A Wheat Ridge councilman is asking for an investigation into whether a fellow council member and a city official engaged in improper activity for allegedly viewing sales tax receipts of individual businesses.
District IV Councilman Joseph DeMott emailed a complaint to the city attorney on July 31, requesting that he investigate possible wrongdoing on the part of District I Councilman Davis Reinhart, City Treasurer Larry Schultz, “and anyone else who was involved in this unethical behavior and breach of public trust ... “ according to the email, which was recently obtained by Colorado Community Media.
DeMott is concerned that Reinhart may have used sales tax information of individual businesses along the Ridge at 38 corridor “to see if business owners had been telling the truth” about them losing business as a result of the 38th Avenue road diet that was put in place about a year ago, according to his email.
DeMott, who is the owner of Pietra’s Pizza on West 44th Avenue, said in a recent interview that it bothers him that someone could walk into a city office and view individual businesses’ tax records.
DeMott said that tax receipt information that’s available to anyone in the public could have “many negative impacts” on a business, such as having an adverse effect on employee morale or the possibility that the information could give an upper hand to competitors.
“I want to know how he obtained it,” DeMott told Colorado Community Media. “Is it right or wrong for him to? I don’t know. I’m not trying to bash his character. But I think it needs to be found out.”

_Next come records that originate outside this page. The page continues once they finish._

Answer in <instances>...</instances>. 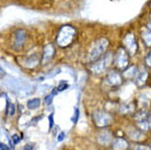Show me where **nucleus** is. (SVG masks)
<instances>
[{
	"label": "nucleus",
	"instance_id": "1",
	"mask_svg": "<svg viewBox=\"0 0 151 150\" xmlns=\"http://www.w3.org/2000/svg\"><path fill=\"white\" fill-rule=\"evenodd\" d=\"M76 36H77V29L75 26L66 24L63 25L58 30L56 35V44L59 47H68L72 44V42L75 41Z\"/></svg>",
	"mask_w": 151,
	"mask_h": 150
},
{
	"label": "nucleus",
	"instance_id": "2",
	"mask_svg": "<svg viewBox=\"0 0 151 150\" xmlns=\"http://www.w3.org/2000/svg\"><path fill=\"white\" fill-rule=\"evenodd\" d=\"M110 45V42L107 38H100L98 41L95 42L92 48H91L90 53H89V56H88V60L90 63H94L96 60H99L102 56H104L106 49Z\"/></svg>",
	"mask_w": 151,
	"mask_h": 150
},
{
	"label": "nucleus",
	"instance_id": "3",
	"mask_svg": "<svg viewBox=\"0 0 151 150\" xmlns=\"http://www.w3.org/2000/svg\"><path fill=\"white\" fill-rule=\"evenodd\" d=\"M114 65L117 70L124 71L126 68H128L129 65V53L126 50L125 47H119L117 49L116 54L114 56Z\"/></svg>",
	"mask_w": 151,
	"mask_h": 150
},
{
	"label": "nucleus",
	"instance_id": "4",
	"mask_svg": "<svg viewBox=\"0 0 151 150\" xmlns=\"http://www.w3.org/2000/svg\"><path fill=\"white\" fill-rule=\"evenodd\" d=\"M124 47L126 50L129 53V55H134L136 54L137 49H138V42H137L136 35L134 33H127L124 38Z\"/></svg>",
	"mask_w": 151,
	"mask_h": 150
},
{
	"label": "nucleus",
	"instance_id": "5",
	"mask_svg": "<svg viewBox=\"0 0 151 150\" xmlns=\"http://www.w3.org/2000/svg\"><path fill=\"white\" fill-rule=\"evenodd\" d=\"M111 60H112V56H111L110 54H105L104 56H102L99 60H96V61H94V63H92V65H91L92 71L95 72V74L104 71L106 68H107V66L110 65Z\"/></svg>",
	"mask_w": 151,
	"mask_h": 150
},
{
	"label": "nucleus",
	"instance_id": "6",
	"mask_svg": "<svg viewBox=\"0 0 151 150\" xmlns=\"http://www.w3.org/2000/svg\"><path fill=\"white\" fill-rule=\"evenodd\" d=\"M93 120H94L95 124L98 125V126L103 127V126L109 125L112 122V116H111L110 114H107V113L98 111V112H95L93 114Z\"/></svg>",
	"mask_w": 151,
	"mask_h": 150
},
{
	"label": "nucleus",
	"instance_id": "7",
	"mask_svg": "<svg viewBox=\"0 0 151 150\" xmlns=\"http://www.w3.org/2000/svg\"><path fill=\"white\" fill-rule=\"evenodd\" d=\"M122 81H123L122 76L119 72H117V70L110 71L105 78V82L109 87H119L122 84Z\"/></svg>",
	"mask_w": 151,
	"mask_h": 150
},
{
	"label": "nucleus",
	"instance_id": "8",
	"mask_svg": "<svg viewBox=\"0 0 151 150\" xmlns=\"http://www.w3.org/2000/svg\"><path fill=\"white\" fill-rule=\"evenodd\" d=\"M27 31L21 29V30H18L14 32V41H13V46H14L15 49L21 48L24 44V42L27 40Z\"/></svg>",
	"mask_w": 151,
	"mask_h": 150
},
{
	"label": "nucleus",
	"instance_id": "9",
	"mask_svg": "<svg viewBox=\"0 0 151 150\" xmlns=\"http://www.w3.org/2000/svg\"><path fill=\"white\" fill-rule=\"evenodd\" d=\"M54 55H55V47H54V45H52V44L46 45L44 50H43V58H42L43 64L48 63L49 60L54 57Z\"/></svg>",
	"mask_w": 151,
	"mask_h": 150
},
{
	"label": "nucleus",
	"instance_id": "10",
	"mask_svg": "<svg viewBox=\"0 0 151 150\" xmlns=\"http://www.w3.org/2000/svg\"><path fill=\"white\" fill-rule=\"evenodd\" d=\"M123 72H124V77L126 79H135L137 78V76L139 74L138 68L136 66H130V67L126 68Z\"/></svg>",
	"mask_w": 151,
	"mask_h": 150
},
{
	"label": "nucleus",
	"instance_id": "11",
	"mask_svg": "<svg viewBox=\"0 0 151 150\" xmlns=\"http://www.w3.org/2000/svg\"><path fill=\"white\" fill-rule=\"evenodd\" d=\"M141 38L142 42L145 43V45L147 47H151V31L148 30L147 27H145L141 30Z\"/></svg>",
	"mask_w": 151,
	"mask_h": 150
},
{
	"label": "nucleus",
	"instance_id": "12",
	"mask_svg": "<svg viewBox=\"0 0 151 150\" xmlns=\"http://www.w3.org/2000/svg\"><path fill=\"white\" fill-rule=\"evenodd\" d=\"M27 106L29 110H36L41 106V100L38 98H34L29 100L27 103Z\"/></svg>",
	"mask_w": 151,
	"mask_h": 150
},
{
	"label": "nucleus",
	"instance_id": "13",
	"mask_svg": "<svg viewBox=\"0 0 151 150\" xmlns=\"http://www.w3.org/2000/svg\"><path fill=\"white\" fill-rule=\"evenodd\" d=\"M25 61H27V63L24 64V66H25V67H27V68H33V67H35V66H36V65L38 64V57L35 56V55H33V56L27 57Z\"/></svg>",
	"mask_w": 151,
	"mask_h": 150
},
{
	"label": "nucleus",
	"instance_id": "14",
	"mask_svg": "<svg viewBox=\"0 0 151 150\" xmlns=\"http://www.w3.org/2000/svg\"><path fill=\"white\" fill-rule=\"evenodd\" d=\"M110 140H111V134L109 133V131H102L100 135H99V141L101 144H107V143H110Z\"/></svg>",
	"mask_w": 151,
	"mask_h": 150
},
{
	"label": "nucleus",
	"instance_id": "15",
	"mask_svg": "<svg viewBox=\"0 0 151 150\" xmlns=\"http://www.w3.org/2000/svg\"><path fill=\"white\" fill-rule=\"evenodd\" d=\"M127 143L125 141L124 139H117L116 141L114 143V149L115 150H123L125 148H127Z\"/></svg>",
	"mask_w": 151,
	"mask_h": 150
},
{
	"label": "nucleus",
	"instance_id": "16",
	"mask_svg": "<svg viewBox=\"0 0 151 150\" xmlns=\"http://www.w3.org/2000/svg\"><path fill=\"white\" fill-rule=\"evenodd\" d=\"M6 113L9 116H13L15 114V105L13 103H10L8 102L7 103V109H6Z\"/></svg>",
	"mask_w": 151,
	"mask_h": 150
},
{
	"label": "nucleus",
	"instance_id": "17",
	"mask_svg": "<svg viewBox=\"0 0 151 150\" xmlns=\"http://www.w3.org/2000/svg\"><path fill=\"white\" fill-rule=\"evenodd\" d=\"M147 71H144V72H140V74H138V76H137V83L138 84H141L142 83V81H146V78H147Z\"/></svg>",
	"mask_w": 151,
	"mask_h": 150
},
{
	"label": "nucleus",
	"instance_id": "18",
	"mask_svg": "<svg viewBox=\"0 0 151 150\" xmlns=\"http://www.w3.org/2000/svg\"><path fill=\"white\" fill-rule=\"evenodd\" d=\"M68 88H69V84L66 82V81H64V80H63V81H60V82H59V84H58V87H57V90H58V91H64V90H67Z\"/></svg>",
	"mask_w": 151,
	"mask_h": 150
},
{
	"label": "nucleus",
	"instance_id": "19",
	"mask_svg": "<svg viewBox=\"0 0 151 150\" xmlns=\"http://www.w3.org/2000/svg\"><path fill=\"white\" fill-rule=\"evenodd\" d=\"M78 118H79V110L76 109L75 110V115H73V116H72V118H71L72 123H73V124H76V123L78 122Z\"/></svg>",
	"mask_w": 151,
	"mask_h": 150
},
{
	"label": "nucleus",
	"instance_id": "20",
	"mask_svg": "<svg viewBox=\"0 0 151 150\" xmlns=\"http://www.w3.org/2000/svg\"><path fill=\"white\" fill-rule=\"evenodd\" d=\"M53 98H54L53 94H48V95H46L45 97V103L46 104L50 105V103H52V101H53Z\"/></svg>",
	"mask_w": 151,
	"mask_h": 150
},
{
	"label": "nucleus",
	"instance_id": "21",
	"mask_svg": "<svg viewBox=\"0 0 151 150\" xmlns=\"http://www.w3.org/2000/svg\"><path fill=\"white\" fill-rule=\"evenodd\" d=\"M146 65L151 67V50L148 53V55L146 56Z\"/></svg>",
	"mask_w": 151,
	"mask_h": 150
},
{
	"label": "nucleus",
	"instance_id": "22",
	"mask_svg": "<svg viewBox=\"0 0 151 150\" xmlns=\"http://www.w3.org/2000/svg\"><path fill=\"white\" fill-rule=\"evenodd\" d=\"M12 140H13V144H14V145H17V144L20 143L21 137H20V136H18V135H13V136H12Z\"/></svg>",
	"mask_w": 151,
	"mask_h": 150
},
{
	"label": "nucleus",
	"instance_id": "23",
	"mask_svg": "<svg viewBox=\"0 0 151 150\" xmlns=\"http://www.w3.org/2000/svg\"><path fill=\"white\" fill-rule=\"evenodd\" d=\"M48 120H49V128H52L54 126V115L53 114H50V115H49Z\"/></svg>",
	"mask_w": 151,
	"mask_h": 150
},
{
	"label": "nucleus",
	"instance_id": "24",
	"mask_svg": "<svg viewBox=\"0 0 151 150\" xmlns=\"http://www.w3.org/2000/svg\"><path fill=\"white\" fill-rule=\"evenodd\" d=\"M64 138H65V133L64 131H61L60 134H59V136H58V141H61Z\"/></svg>",
	"mask_w": 151,
	"mask_h": 150
},
{
	"label": "nucleus",
	"instance_id": "25",
	"mask_svg": "<svg viewBox=\"0 0 151 150\" xmlns=\"http://www.w3.org/2000/svg\"><path fill=\"white\" fill-rule=\"evenodd\" d=\"M0 148H1V150H10L4 144H0Z\"/></svg>",
	"mask_w": 151,
	"mask_h": 150
},
{
	"label": "nucleus",
	"instance_id": "26",
	"mask_svg": "<svg viewBox=\"0 0 151 150\" xmlns=\"http://www.w3.org/2000/svg\"><path fill=\"white\" fill-rule=\"evenodd\" d=\"M146 27H147L148 30L151 31V21H150V22H148L147 24H146Z\"/></svg>",
	"mask_w": 151,
	"mask_h": 150
},
{
	"label": "nucleus",
	"instance_id": "27",
	"mask_svg": "<svg viewBox=\"0 0 151 150\" xmlns=\"http://www.w3.org/2000/svg\"><path fill=\"white\" fill-rule=\"evenodd\" d=\"M32 148H33V146H30V145H27V146H25V148H24V149H25V150H32Z\"/></svg>",
	"mask_w": 151,
	"mask_h": 150
},
{
	"label": "nucleus",
	"instance_id": "28",
	"mask_svg": "<svg viewBox=\"0 0 151 150\" xmlns=\"http://www.w3.org/2000/svg\"><path fill=\"white\" fill-rule=\"evenodd\" d=\"M149 126H150V127H151V116L149 117Z\"/></svg>",
	"mask_w": 151,
	"mask_h": 150
},
{
	"label": "nucleus",
	"instance_id": "29",
	"mask_svg": "<svg viewBox=\"0 0 151 150\" xmlns=\"http://www.w3.org/2000/svg\"><path fill=\"white\" fill-rule=\"evenodd\" d=\"M149 6H150V8H151V1H150V4H149Z\"/></svg>",
	"mask_w": 151,
	"mask_h": 150
},
{
	"label": "nucleus",
	"instance_id": "30",
	"mask_svg": "<svg viewBox=\"0 0 151 150\" xmlns=\"http://www.w3.org/2000/svg\"><path fill=\"white\" fill-rule=\"evenodd\" d=\"M150 19H151V13H150Z\"/></svg>",
	"mask_w": 151,
	"mask_h": 150
}]
</instances>
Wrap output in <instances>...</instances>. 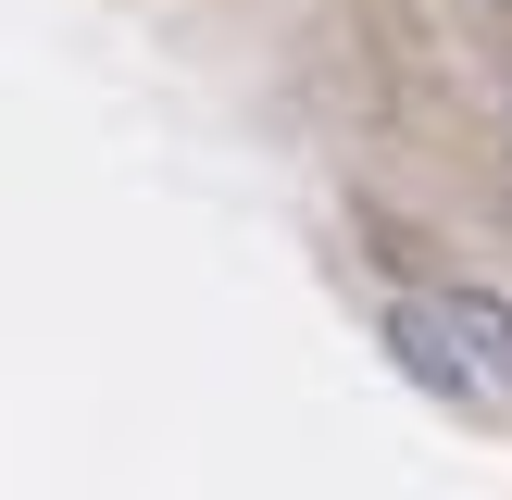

“I absolutely deny having done anything unethical,” Reinhart said in a phone interview. Reinhart did not wish to comment any further, citing the possibility of an investigation.
Reinhart did provide his side of things to council members and other city officials in a separate email that was obtained by Colorado Community Media. In the email, Reinhart acknowledged that he requested information on 38th Avenue businesses’ tax revenues from City Manager Patrick Goff during a recent study session.
Reinhart said in the email that Goff forwarded him a spreadsheet, but that he “shared the contents with no one.”
Goff has respectfully declined comment for this story.
Reinhart said in the email that his motives were pure.
“My intention was to try to understand what types of businesses were being hurt by the road diet,” Reinhart said in the email. “At no time have I questioned the veracity of the business owners reporting losses.”
Reinhart said in the email that he contacted City Attorney Gerald Dahl after learning that he “may not have been entitled to have the data.” And, on Dahl’s advice, he returned the spreadsheet information “and destroyed all the copies on my server to the best of my ability.”
DeMott is also concerned that Schultz may have also seen the tax receipts. Schultz provided basic information about the complaint process in a voicemail to Colorado Community Media, but said that he did not wish to provide further comment.
Dahl has refused to answer any questions, including those seeking clarity on existing city code having to do with obtaining business tax receipts.
However, Dahl did say in a response to DeMott’s email that “it is within the scope of my duties if so directed by the council …” Dahl said that if the council votes to move forward with an investigation, that he would review emails and “interview the persons involved.”
DeMott said he intends to ask Dahl to launch a formal investigation during the next city council meeting, scheduled for Aug. 12.